Photo credit: Manuel Harlan.


The play imagines a meeting between Johann Sebastian Bach and Frederick the Great, when the great composer visited the Prussian court in 1747. The historical information is that the two men met and the king challenged Bach to improvise on a theme of Frederick’s invention, resulting in the compilation of canons, fugues, and trio sonata that make up The Musical Offering BWV 1079.

It’s promising material for dramatic treatment, given the temperamental differences of the two men: Bach a deeply religious family man steeped in musical composition and the tyrant king who combined warmongering with an amateur love of the flute.

Direction is by Trevor Nunn and has all the hallmarks of his decades of experience and track record in producing intelligent and imaginative theatre. The rich set design and gorgeous costumes by Robert Jones make for a sumptuous visual evening and the performances by an experienced and capable cast make the best of what’s given them.

The evening does not hang together, however, due to a script that has eloquent dialogue but no big idea. It muddles through a number of themes without a central focus, so we get the contrast between genius and mediocrity (inevitable shades of Amadeus), pacifism and war, compassion and cruelty, faith and atheism, but nothing that binds the whole thing together.


The company.
Photo credit: Manuel Harlan.


The first act spends a long time setting the scene and is somewhat dull but things take off after the interval, as the king proposes a bet, with Bach’s son Carl Philipp Emanuel, that the old man won’t be able to improvise a three-part fugue on a devilishly difficult theme Frederick has composed. The play comes alive at this point, as three court composers, Quantz, Benda, and Graun, raise the stakes by siding with the king and propelling the younger Bach towards probable financial ruin. The play’s title The Score is as much about winning points as it is a musical reference.

The result of the contest is predictable and brings to mind Mozart’s genius in turning a banal little tune by Salieri into The Marriage of Figaro march in Peter Shaffer’s earlier play. What follows is a showdown between King Frederick and old JS, which pits the one’s callousness against the other’s humanity, as the composer calls the dictator to account for the behaviour of his soldiers when on duty in his home city of Leipzig. Andrew Lloyd Webber tearing a strip off Putin might be a modern equivalent and this was dramatic but barely more credible.
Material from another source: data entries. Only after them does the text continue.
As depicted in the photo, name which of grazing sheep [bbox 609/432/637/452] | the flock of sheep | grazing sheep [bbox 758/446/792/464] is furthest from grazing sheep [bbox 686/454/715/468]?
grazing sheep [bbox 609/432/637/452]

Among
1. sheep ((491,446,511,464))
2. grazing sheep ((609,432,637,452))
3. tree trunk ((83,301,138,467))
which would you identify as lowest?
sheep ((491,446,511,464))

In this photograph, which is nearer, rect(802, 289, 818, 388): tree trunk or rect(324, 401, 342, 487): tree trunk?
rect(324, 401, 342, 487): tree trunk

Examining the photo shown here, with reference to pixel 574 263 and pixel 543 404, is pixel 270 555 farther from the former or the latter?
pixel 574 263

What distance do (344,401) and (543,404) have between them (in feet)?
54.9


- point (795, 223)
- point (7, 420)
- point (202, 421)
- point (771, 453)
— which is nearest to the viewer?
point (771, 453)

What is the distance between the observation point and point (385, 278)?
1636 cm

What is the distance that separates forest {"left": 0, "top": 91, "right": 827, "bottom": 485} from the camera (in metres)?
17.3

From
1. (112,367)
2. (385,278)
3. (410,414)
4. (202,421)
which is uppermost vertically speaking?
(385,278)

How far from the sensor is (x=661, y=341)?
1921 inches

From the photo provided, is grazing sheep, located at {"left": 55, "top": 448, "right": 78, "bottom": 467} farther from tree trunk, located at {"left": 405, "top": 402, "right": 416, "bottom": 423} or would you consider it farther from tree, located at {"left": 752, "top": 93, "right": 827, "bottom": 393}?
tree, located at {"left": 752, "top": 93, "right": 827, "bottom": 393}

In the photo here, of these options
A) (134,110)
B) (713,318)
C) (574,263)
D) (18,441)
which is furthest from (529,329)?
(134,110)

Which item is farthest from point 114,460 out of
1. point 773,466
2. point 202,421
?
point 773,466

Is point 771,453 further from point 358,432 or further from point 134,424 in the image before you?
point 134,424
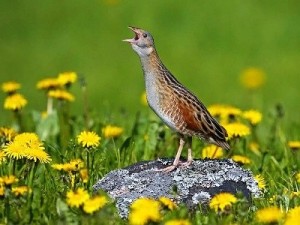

Brian Cox, who is heading back into the West End next spring in Long Day’s Journey into Night, is all gruff bluster as the older Bach in a role that doesn’t test him enormously, although it is demanding in terms of the number of lines, some of which Cox fumbled on press night, and length of time on stage. He shows his kindness and interest in other people despite a seemingly rough exterior and sympathy lies all with him in his struggle against the buffoonish king (Stephen Hagan in a role that is comic but light on despotism). Cox is commanding, as you’d expect from an actor of his stature but the characterization doesn’t go deep enough to really test him. It seems a gentle warm-up for his forthcoming encounter with O’Neill.

The rest of the ensemble – Cox’s real-life wife Nicole Ansari-Cox (Anna), Matthew Burns (CPE), Doña Croll (Emilia), Christopher Staines (Quantz), Benedict Salter (Benda), and Eric Sirakian (Graun) – all acquit themselves with distinction. The only jarring performance is that of Peter de Jersey as a foppish, sycophantic Voltaire with a comedy accent. This is no fault of the actor; again, the writing is the problem and one wonders why Cotton chose to portray the great philosopher in this way. There’s no real reason for him to be there, other than that Voltaire did attend Frederick’s court at about the same time, and it’s not clear what purpose he serves. A meeting of Frederick, Bach, and Voltaire could make for an interesting dramatic situation but this isn’t the play for it.

Riding on the back of the success of his Netflix series Succession, Cox is clearly the big draw, and this is a good opportunity to see a major actor in a welcome return to the stage, but it isn’t as memorable as many people will hope.